WHAT IS EXPECTED: Go through the listing below and repeat it exactly, dropping the pictures.

##### RAW DATA

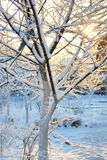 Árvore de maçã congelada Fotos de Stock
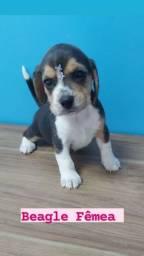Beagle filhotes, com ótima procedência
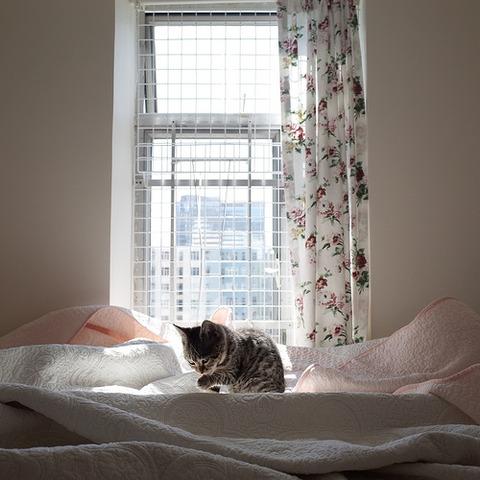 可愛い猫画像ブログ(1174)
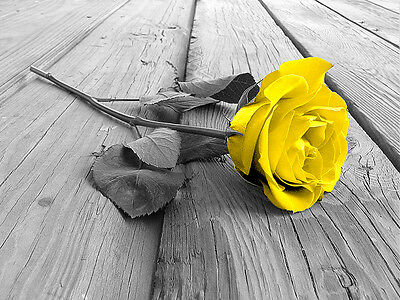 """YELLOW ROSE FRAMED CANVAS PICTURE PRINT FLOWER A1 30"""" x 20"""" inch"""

##########

RESULT:
 Árvore de maçã congelada Fotos de Stock
Beagle filhotes, com ótima procedência
 可愛い猫画像ブログ(1174)
 """YELLOW ROSE FRAMED CANVAS PICTURE PRINT FLOWER A1 30"""" x 20"""" inch"""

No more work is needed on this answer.